• EXCERPT TO READ:
Why Quebec is betting big on Bitcoin

The province courted crypto miners with affordable energy. Will they stick around when the digital gold rush ends?

Saint-Hyacinthe, Quebec Saint-Hyacinth, one of several small Quebec cities with a Bitfarms mining facility (Guillaume Simoneau)

In places like Saint-Hyacinthe, Quebec, in the bowels of long-abandoned warehouses, there is the sound of money being made. 

Generated by thousands of four-inch fans turning clockwise in unison, it’s akin to a constant swarm of bees. This literal wall of sound is looped with wires and pulsing with green lights—some near-future set piece plunked into the industrial scrapes of a Montreal exurb.

The noise and heat—the room feels like a Florida tarmac—is the by-product of 6,500 computers. Each one is roughly the size of a loaf of bread and is doing the same thing as its many neighbours: cracking mathematical equations. When an equation is solved, the computer is rewarded with Bitcoins, the world’s reigning cryptocurrency. It then moves on to another equation. Then another.

• PROBLEM SET:
a) In the Quebec Bitcoin article, how many computers produce the noise and heat in the room?
b) List every comparison the Quebec Bitcoin article uses to describe the sound, the wall, the heat of the room, and the size of one computer.
c) Rewrite the Quebec Bitcoin article starting with "Why Quebec is" and going on through "a Montreal exurb.", putting "factories" in place of "warehouses".

• DATA PROVIDED:
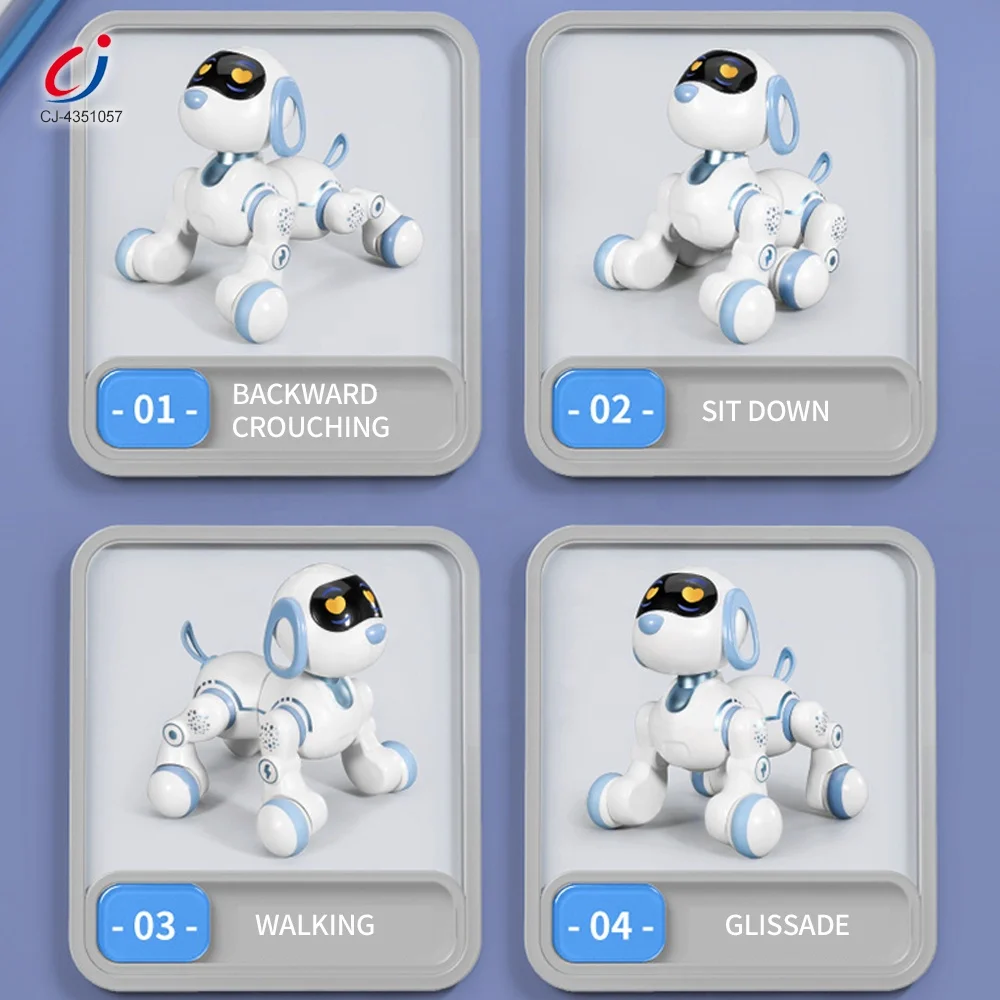 Chengji Smart Remote Control Robot Dog Cat Programmable Head Touch Sensing Walking Dancing Music Lighting Kids Rc Toy Robots Pet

• SOLUTIONS TO THE EXERCISE:
a) 6,500 computers.

b)
- The sound is akin to a constant swarm of bees.
- The wall is some near-future set piece plunked into the industrial scrapes of a Montreal exurb.
- The room feels like a Florida tarmac.
- Each computer is roughly the size of a loaf of bread.

c)
Why Quebec is betting big on Bitcoin

The province courted crypto miners with affordable energy. Will they stick around when the digital gold rush ends?

Saint-Hyacinthe, Quebec Saint-Hyacinth, one of several small Quebec cities with a Bitfarms mining facility (Guillaume Simoneau)

In places like Saint-Hyacinthe, Quebec, in the bowels of long-abandoned factories, there is the sound of money being made. 

Generated by thousands of four-inch fans turning clockwise in unison, it’s akin to a constant swarm of bees. This literal wall of sound is looped with wires and pulsing with green lights—some near-future set piece plunked into the industrial scrapes of a Montreal exurb.